University Teknikal Malaysia Melaka, Malaysia
Zuraida Abal Abas is currently a senior lecturer at the Department of Intelligent Computing & Analytics, Faculty of Information and Communication Technology, Universiti Teknikal Malaysia Melaka. She obtained her PhD in Mathematics at Universiti Teknologi Malaysia; her MSc in Operational Research at London School of Economics, United Kingdom; and her BSc in Industrial Mathematics at Universiti Teknologi Malaysia. Her research interests are operational research, analytics, modeling and simulation.

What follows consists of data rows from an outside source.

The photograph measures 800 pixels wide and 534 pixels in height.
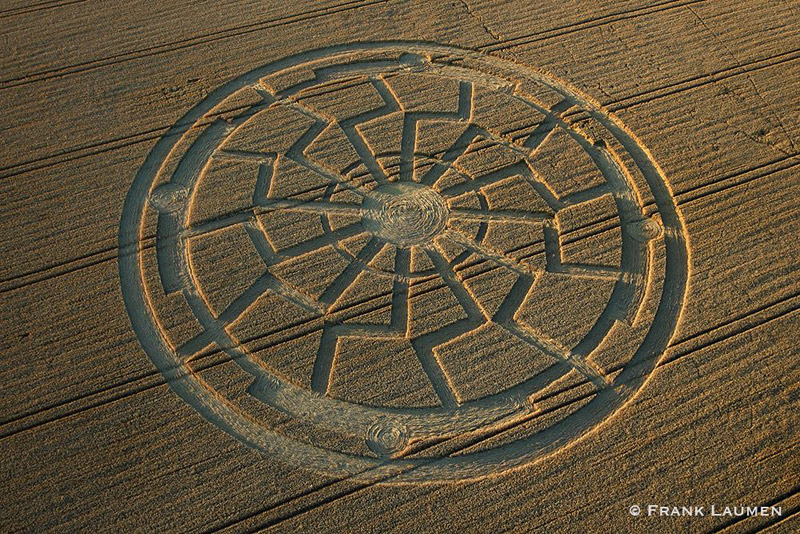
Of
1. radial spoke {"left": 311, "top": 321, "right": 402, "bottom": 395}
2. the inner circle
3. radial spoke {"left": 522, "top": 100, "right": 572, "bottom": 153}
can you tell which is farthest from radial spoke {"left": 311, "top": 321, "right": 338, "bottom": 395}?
radial spoke {"left": 522, "top": 100, "right": 572, "bottom": 153}

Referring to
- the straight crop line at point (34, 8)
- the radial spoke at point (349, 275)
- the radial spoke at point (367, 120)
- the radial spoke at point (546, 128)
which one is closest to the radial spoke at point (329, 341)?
the radial spoke at point (349, 275)

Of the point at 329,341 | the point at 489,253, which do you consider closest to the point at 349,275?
the point at 329,341

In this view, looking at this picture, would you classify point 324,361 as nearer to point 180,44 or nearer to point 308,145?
point 308,145

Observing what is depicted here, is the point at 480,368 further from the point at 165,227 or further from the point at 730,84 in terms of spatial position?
the point at 730,84

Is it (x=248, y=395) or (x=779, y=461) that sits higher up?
(x=248, y=395)

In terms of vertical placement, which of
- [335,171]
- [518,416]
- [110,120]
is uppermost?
[110,120]

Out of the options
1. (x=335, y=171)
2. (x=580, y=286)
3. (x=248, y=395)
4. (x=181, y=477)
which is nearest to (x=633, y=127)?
(x=580, y=286)
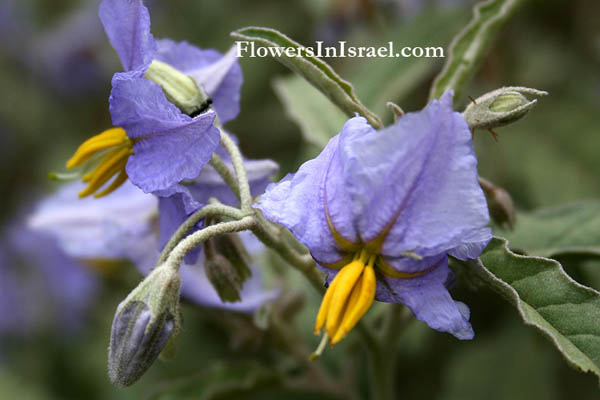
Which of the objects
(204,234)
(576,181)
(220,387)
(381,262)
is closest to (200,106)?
(204,234)

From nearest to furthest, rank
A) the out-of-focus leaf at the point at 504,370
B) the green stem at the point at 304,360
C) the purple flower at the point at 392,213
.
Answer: the purple flower at the point at 392,213 → the green stem at the point at 304,360 → the out-of-focus leaf at the point at 504,370

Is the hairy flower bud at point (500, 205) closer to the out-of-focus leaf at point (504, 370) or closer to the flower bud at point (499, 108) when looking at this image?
the flower bud at point (499, 108)

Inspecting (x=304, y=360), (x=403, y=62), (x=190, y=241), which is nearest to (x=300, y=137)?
(x=403, y=62)

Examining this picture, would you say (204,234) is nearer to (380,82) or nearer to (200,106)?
(200,106)

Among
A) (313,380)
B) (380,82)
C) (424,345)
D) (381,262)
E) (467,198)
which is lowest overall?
(424,345)

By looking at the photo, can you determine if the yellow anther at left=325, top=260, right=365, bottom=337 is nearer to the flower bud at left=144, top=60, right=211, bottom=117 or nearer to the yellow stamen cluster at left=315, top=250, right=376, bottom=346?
the yellow stamen cluster at left=315, top=250, right=376, bottom=346

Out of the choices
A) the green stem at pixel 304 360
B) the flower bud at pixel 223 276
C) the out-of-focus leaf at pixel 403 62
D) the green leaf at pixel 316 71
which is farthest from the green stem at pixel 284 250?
the out-of-focus leaf at pixel 403 62
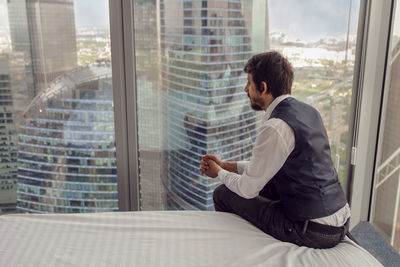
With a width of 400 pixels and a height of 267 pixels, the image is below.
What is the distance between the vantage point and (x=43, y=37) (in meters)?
2.11

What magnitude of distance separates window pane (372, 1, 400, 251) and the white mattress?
0.95m

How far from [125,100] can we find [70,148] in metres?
0.44

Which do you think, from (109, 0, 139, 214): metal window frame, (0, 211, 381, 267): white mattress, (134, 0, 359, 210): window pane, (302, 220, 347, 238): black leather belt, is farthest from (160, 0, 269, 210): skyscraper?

The world population is increasing and continues to grow in the 21st century. It will be expected to reach 10 billion people in the year 2050 and 11 billion in the year 2088. Regardless of this number, the quality of life is one of the issues that need to be addressed and handle in an efficient way while facing the growing population phenomenon. One of the domains that are very related to the quality of life is health care service. It must be noted that the growing population will somehow create new and lasting challenges for healthcare worldwide. In order to face these challenges, the emerging digital technology such as machine learning, cloud computing, Artificial Intelligence and Internet of Things (IoT) should be utilized in which massive expansion of data is available through this technology. These data are then transformed into actionable insight through Analytics, the scientific process that uses mathematics, statistics, predictive modeling and machine learning techniques. This paper provides a brief review and discussion on IoT Healthcare Analytics for innovations of healthcare and nursing in the challenges of a growing population. A comparison of IoT for various healthcare applications such as remote health monitoring, fitness programs, chronic diseases and elderly care as well as the analytics techniques for the huge volume of health information is presented in the study. The challenges of the implementation are also discussed. The impact of this study is to improve the healthcare system using the new dimension of affordable, practical and easy-to-use technology for innovative healthcare solution.